While the whole project will not be completed to full occupancy for about a decade, there are some residents living in the first buildings constructed, with some retail scheduled to open this summer.

Growing up in Port Credit, Giannone knows the area has a special appeal, and the lifestyle of many locals is not the same as some who live in other parts of the city.

“There's obviously sensitivities around growth from a housing standpoint. And so we worked with the community, when we were developing the master plan — we actually took inspiration from fittingly a master plan document that the community worked with the city on called Inspiration Port Credit … basically a framework for what would they want to see at we're now Brightwater is if it were to be developed,” she says. “And so we took inspiration from that document to create what Brightwater would become.”


Once complete, the entire 72-acre property will provide housing, commercial and recreational facilities.

(Port Credit West Village Partners)


While the Doug Ford PC government has pushed more sprawl across the province, even secretly attempting to pave over parts of the protected Greenbelt for large, detached family homes nowhere near public transit, Mississauga is trying to do the opposite, planning for density where it makes most sense.

Crombie used her strong mayor powers right before stepping down to lead the Ontario Liberal Party, helping push a previously defeated motion brought forward by progressive Councillor Alvin Tedjo, who is also running to replace the former mayor. The resolution allows the creation of quad-plexes on existing home lots across the city, a model that can be seen in Brightwater’s plan, which, along with apartment-style condos, features townhomes, as part of the “complete community” concept that promotes density and active transportation, while limiting accommodation for cars.

Giannone hopes PCWVP can provide a model for more sustainable development across the city, and beyond. Brightwater’s District Energy system will be a big part of that.

The low-carbon engineering distributes thermal energy across Brightwater’s physical footprint, with heating and cooling through a network of pipes that send natural heat from surrounding organic sources into buildings and use the lake’s cold water for cooling.

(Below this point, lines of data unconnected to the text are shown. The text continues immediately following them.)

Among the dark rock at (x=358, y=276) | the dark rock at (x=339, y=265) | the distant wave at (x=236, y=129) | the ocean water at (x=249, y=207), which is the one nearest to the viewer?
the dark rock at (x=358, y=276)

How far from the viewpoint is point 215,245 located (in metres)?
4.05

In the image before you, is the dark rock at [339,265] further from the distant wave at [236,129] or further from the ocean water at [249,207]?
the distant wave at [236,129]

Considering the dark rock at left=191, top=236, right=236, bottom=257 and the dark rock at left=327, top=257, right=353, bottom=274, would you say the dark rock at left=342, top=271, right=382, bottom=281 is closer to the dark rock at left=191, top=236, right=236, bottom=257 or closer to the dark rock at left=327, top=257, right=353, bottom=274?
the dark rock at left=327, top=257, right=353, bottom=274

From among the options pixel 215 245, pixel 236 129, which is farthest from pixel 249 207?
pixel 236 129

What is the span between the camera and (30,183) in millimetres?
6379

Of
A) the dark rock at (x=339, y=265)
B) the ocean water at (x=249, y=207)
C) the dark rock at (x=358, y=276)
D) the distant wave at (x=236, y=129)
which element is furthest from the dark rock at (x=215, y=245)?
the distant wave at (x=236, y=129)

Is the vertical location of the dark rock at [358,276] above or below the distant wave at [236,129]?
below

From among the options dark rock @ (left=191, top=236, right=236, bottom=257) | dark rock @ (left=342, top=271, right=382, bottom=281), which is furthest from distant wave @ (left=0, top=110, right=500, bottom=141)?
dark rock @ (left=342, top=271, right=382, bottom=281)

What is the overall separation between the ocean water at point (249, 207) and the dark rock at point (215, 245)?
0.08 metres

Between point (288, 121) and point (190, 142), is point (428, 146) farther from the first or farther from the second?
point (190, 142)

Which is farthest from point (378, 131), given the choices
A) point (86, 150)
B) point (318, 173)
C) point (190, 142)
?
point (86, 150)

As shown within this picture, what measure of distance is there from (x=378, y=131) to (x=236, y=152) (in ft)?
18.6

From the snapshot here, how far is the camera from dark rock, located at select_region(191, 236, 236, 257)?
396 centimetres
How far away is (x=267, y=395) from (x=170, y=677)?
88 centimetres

Brightwater is a source of pride for Dasko who is a proponent of district energy as a sustainable way forward. The councillor, who also sits on the board of the Credit Valley Conservation Authority and the Toronto and Region Conservation Authority, said sustainability should be at the heart of future planning.

“You should be able to walk along the lakeshore to the waterfront, put your toes in the water, and launch your kayak. These are things that we should all be doing,” he said. 

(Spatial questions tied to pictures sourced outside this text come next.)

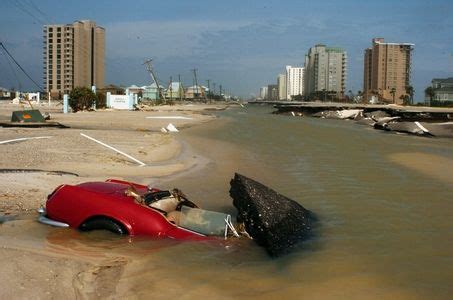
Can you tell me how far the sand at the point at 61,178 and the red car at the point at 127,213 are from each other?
2.50 ft

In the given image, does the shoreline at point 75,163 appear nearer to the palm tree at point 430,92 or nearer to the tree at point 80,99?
the tree at point 80,99

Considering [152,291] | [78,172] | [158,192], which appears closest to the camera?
[152,291]

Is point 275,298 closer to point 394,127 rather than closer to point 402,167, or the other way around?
point 402,167

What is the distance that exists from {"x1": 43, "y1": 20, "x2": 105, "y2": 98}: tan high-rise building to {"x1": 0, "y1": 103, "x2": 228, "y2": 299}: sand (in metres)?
82.5

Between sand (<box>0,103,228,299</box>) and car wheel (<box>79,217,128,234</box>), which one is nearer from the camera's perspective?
sand (<box>0,103,228,299</box>)

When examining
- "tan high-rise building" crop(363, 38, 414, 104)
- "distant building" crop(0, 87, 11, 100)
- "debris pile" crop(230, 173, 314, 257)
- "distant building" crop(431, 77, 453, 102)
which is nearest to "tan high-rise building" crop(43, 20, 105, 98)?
"distant building" crop(0, 87, 11, 100)

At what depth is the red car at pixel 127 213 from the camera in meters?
7.43

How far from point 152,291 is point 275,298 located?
52.6 inches

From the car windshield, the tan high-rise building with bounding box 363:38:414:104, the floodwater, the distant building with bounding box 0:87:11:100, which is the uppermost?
the tan high-rise building with bounding box 363:38:414:104

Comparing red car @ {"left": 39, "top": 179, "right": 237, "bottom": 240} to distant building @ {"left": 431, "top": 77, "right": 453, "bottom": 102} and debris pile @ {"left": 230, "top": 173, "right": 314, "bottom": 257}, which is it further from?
distant building @ {"left": 431, "top": 77, "right": 453, "bottom": 102}

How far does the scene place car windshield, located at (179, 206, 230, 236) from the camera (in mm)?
7816

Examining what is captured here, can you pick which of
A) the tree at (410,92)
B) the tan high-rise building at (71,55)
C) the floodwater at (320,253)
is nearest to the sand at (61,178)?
the floodwater at (320,253)

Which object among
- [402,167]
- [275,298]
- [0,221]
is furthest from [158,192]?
[402,167]

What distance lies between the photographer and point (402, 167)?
19062 mm
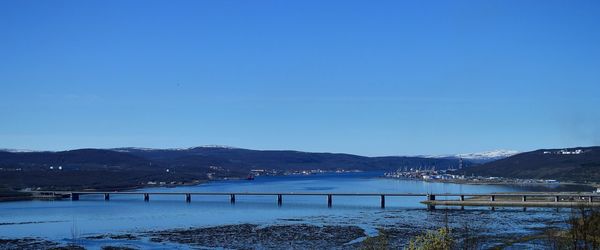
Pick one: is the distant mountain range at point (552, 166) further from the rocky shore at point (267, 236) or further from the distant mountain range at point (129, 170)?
the rocky shore at point (267, 236)

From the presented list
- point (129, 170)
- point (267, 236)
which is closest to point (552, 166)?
point (129, 170)

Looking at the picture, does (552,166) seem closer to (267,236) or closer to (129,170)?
(129,170)

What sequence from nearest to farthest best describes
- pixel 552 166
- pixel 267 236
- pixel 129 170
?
pixel 267 236 < pixel 552 166 < pixel 129 170

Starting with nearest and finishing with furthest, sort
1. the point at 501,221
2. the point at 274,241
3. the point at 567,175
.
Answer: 1. the point at 274,241
2. the point at 501,221
3. the point at 567,175

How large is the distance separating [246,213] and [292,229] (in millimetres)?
16083

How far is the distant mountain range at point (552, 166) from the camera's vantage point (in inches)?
4638

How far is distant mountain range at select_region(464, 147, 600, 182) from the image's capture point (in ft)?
386

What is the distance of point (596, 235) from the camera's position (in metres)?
16.4

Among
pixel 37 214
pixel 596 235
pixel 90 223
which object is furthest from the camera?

The councillor, who also grew up in the Port Credit neighbourhood, echoed Giannone’s description of how much the community has changed from a collection of factories serviced by industrial shipping to a major tourist destination for the city, largely because of its lush, tree-filled parks, extensive waterfront trails and inviting lakeshore.

“We've actually got to the point where we're reconnecting everybody to the lake, we don't have that kind of industrial waterfront past where we're blocked off by fences and barbed wire with power plants and oil refineries,” he said. “And it's doing this by balancing growth with environmental protection and sustainability. And we've done it all collaboratively. That's the real exciting part of what we've been able to accomplish here.”